As discussed in this blog post, PSC replication primarily involves the vmdird - VMware Directory Service.
This VMware Directory Service provides a multitenant, peer-replicating LDAP directory service that stores authentication, certificate, lookup, and license information. If your domain contains more than one PSC or embedded VC instance, an update of vmdir content in one vmdir instance is propagated to all other instances of vmdir.
All of this vmdir information is stored in a data.mdb file. This data.mdb file and its contents are essentially what are replicated.
The size of this file is usually about 15-20MB per node – it really should not be beyond 150-200 MB in 99% of the cases.
How Replication is Broken
There are two ways that we see vmdird replication breaking:
Improper snapshots i.e taking snapshots on the PSCs or embedded VCs while they are powered on and therefore actively updating their USNs.

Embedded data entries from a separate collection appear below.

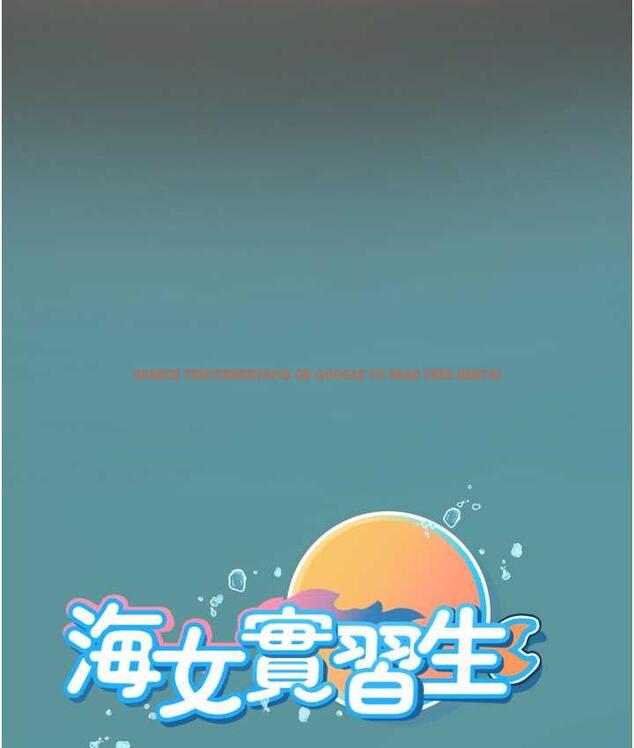 查看漫画海女實習生 - 第100話-射這麼多，夠懷一打了 - tymanga.com中的1825034图片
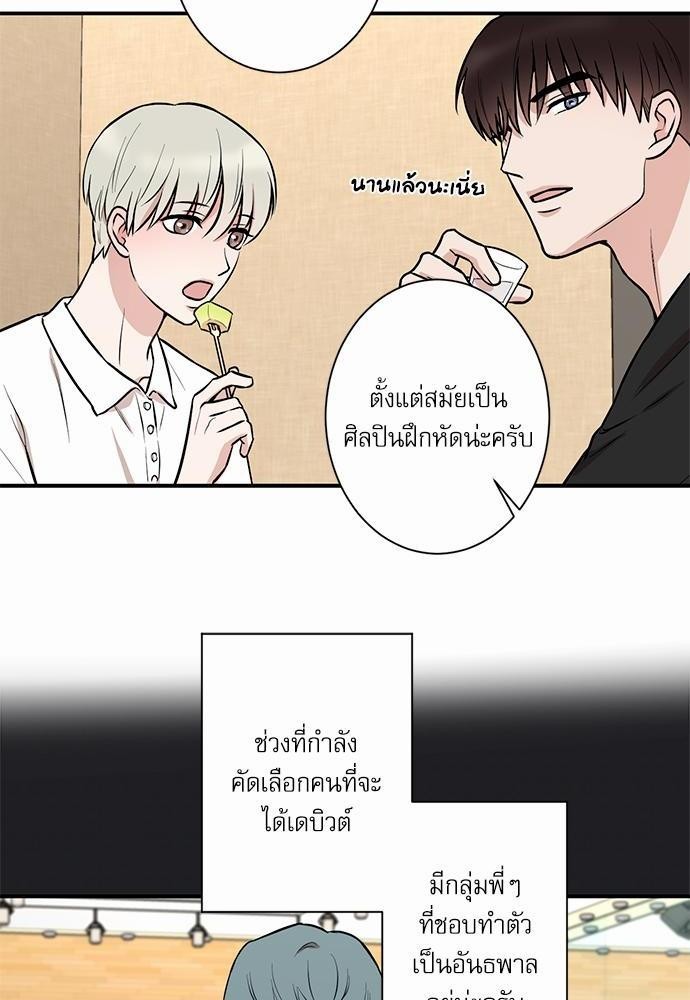 INSECRET 10 22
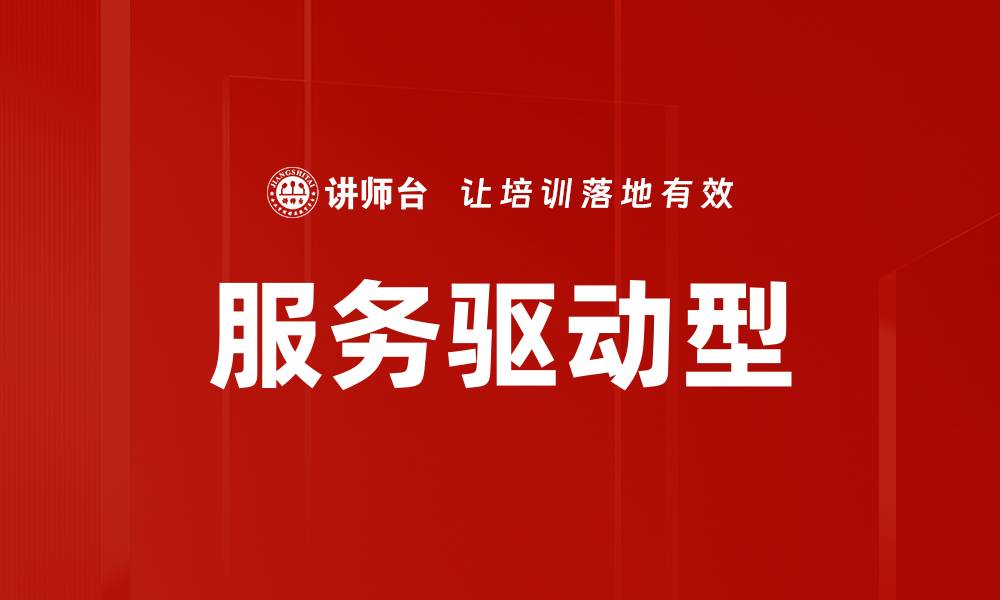 文章服务驱动型的缩略图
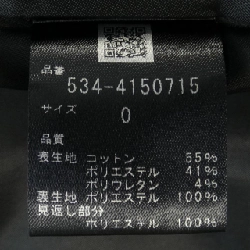 【Mã giảm giá】Lu Phil Best 638882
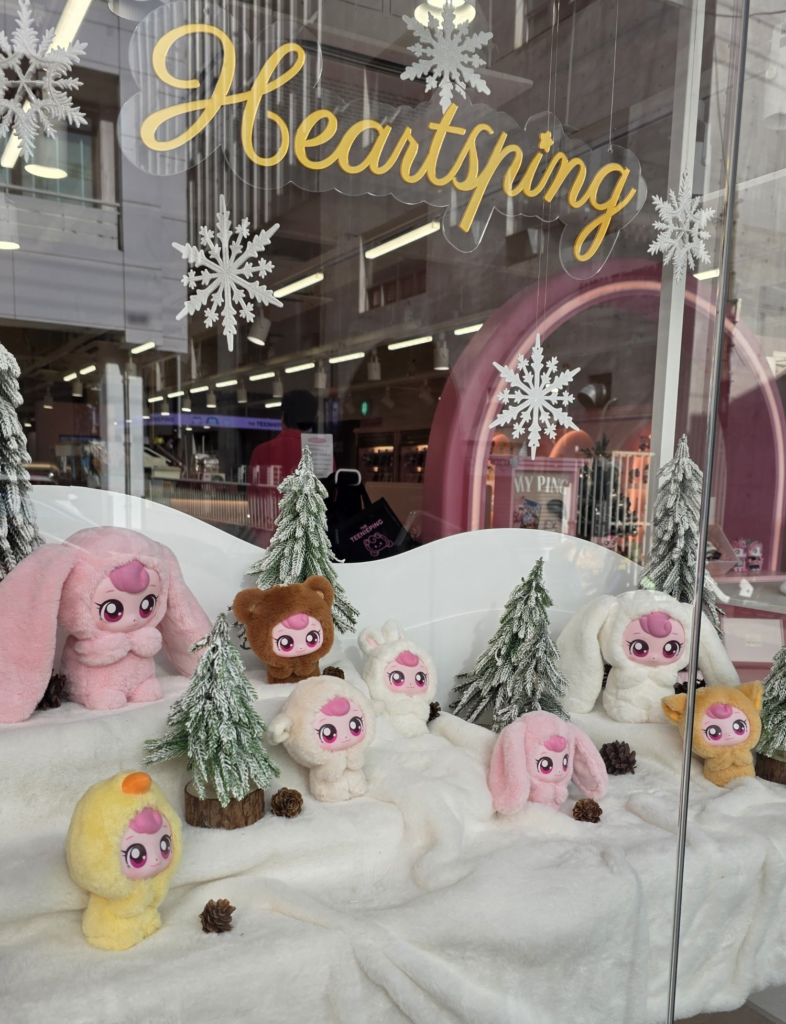 My Ping collection in store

In that state, when we revert a snapshot on either a single node or multiple nodes – that causes a USN mismatch, because the USN that the reverted node sees from its partners is different from what it is expecting. Similarly, the USN that the reverted node is pushing is different from what its partner is expecting – this mismatch causes the VMDIR to go into a read-only or null state.
If the replication cycle, due to either the data.mdb file being too large, or if the network speed is too slow, or a combination of both takes north of 10 seconds – this also causes the VMDIR to go into a read-only or null state.
Right Way to Take PSC/Embedded VC Snapshots
The only safe way to take PSC snapshots is to take them when there is no active vmdird replication.
The safest way to do that is to shutdown all the PSC/embedded VC nodes in the SSO - this way there are no active replication cycles in the SSO.
Once all the nodes are powered off, we can take the snapshots. Once the snapshots are complete, we can power on the nodes again.
That being said, there are instances where it is not possible or feasible to shutdown all the VC nodes in an SSO - especially when we are talking about tight windows where we can take down production, often involving 10+ VC nodes all in the same SSO.
In those situations, we should ATLEAST stop the vmdird service prior to take the snapshot.
So essentially the steps would be, run the following command to stop the vmdird:
service-control --stop vmdird
Once the service is stopped on all the nodes, take the snapshots. For this scenario, I would recommend taking snapshots with the memory (If we ever have to revert to these snapshots, the vmdird service will still be stopped at the reverted state)
Once the snapshots are complete, start the service across all the nodes:
service-control --start --all
We use the "--start --all" parameters here to start any and all services that might have stopped due to its dependency on the vmdird service.
If we need to revert to a snapshot on a single node (for whatever reason), we have to revert to the same set of snapshots for all the nodes in the SSO – this will preserve replication. Once they are all reverted, we can power on the nodes.
If we just revert a snapshot on just one of the nodes and not all of them, we are back in the same boat of having mismatched USN information - which will break the vmdird replication.